● TASK GOAL
From the listing below, set down exactly the lines between the one holding "Artistic Splatter Nails Make It Appear Big" and the one holding "Armadio avorio a tre ante + specchio.", inclusive. No other line is wanted.

________________________________________

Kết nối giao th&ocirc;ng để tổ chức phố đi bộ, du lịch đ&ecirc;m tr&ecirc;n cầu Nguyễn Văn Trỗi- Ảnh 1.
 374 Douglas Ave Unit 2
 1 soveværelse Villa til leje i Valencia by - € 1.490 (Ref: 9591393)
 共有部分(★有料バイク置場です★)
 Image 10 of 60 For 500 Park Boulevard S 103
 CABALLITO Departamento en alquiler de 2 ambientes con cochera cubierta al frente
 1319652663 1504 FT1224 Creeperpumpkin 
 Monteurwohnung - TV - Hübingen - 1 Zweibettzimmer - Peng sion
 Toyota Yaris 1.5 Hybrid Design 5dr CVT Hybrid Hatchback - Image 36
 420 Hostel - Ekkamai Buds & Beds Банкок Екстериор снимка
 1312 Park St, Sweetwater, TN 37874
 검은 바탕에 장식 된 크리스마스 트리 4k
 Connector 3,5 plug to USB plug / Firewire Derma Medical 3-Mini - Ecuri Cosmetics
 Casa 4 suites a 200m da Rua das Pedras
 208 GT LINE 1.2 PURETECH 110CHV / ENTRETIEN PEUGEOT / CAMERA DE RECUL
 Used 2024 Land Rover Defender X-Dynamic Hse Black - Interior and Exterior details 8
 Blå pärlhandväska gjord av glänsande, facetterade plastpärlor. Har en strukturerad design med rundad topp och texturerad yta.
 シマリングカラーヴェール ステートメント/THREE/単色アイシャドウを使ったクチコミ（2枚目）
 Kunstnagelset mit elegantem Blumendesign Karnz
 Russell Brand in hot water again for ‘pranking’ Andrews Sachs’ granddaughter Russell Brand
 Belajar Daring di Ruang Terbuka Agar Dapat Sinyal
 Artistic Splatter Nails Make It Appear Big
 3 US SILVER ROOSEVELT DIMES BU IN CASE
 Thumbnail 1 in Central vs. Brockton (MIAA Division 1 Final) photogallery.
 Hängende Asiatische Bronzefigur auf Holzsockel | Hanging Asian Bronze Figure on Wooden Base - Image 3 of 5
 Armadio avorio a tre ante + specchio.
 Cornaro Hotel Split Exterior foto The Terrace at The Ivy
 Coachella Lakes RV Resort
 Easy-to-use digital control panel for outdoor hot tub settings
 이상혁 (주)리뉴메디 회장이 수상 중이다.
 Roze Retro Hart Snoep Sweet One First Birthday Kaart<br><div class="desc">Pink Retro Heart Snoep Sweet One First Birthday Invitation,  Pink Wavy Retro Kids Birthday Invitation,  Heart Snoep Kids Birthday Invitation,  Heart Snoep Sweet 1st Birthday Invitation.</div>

________________________________________

● WORKED SOLUTION
 Artistic Splatter Nails Make It Appear Big
 3 US SILVER ROOSEVELT DIMES BU IN CASE
 Thumbnail 1 in Central vs. Brockton (MIAA Division 1 Final) photogallery.
 Hängende Asiatische Bronzefigur auf Holzsockel | Hanging Asian Bronze Figure on Wooden Base - Image 3 of 5
 Armadio avorio a tre ante + specchio.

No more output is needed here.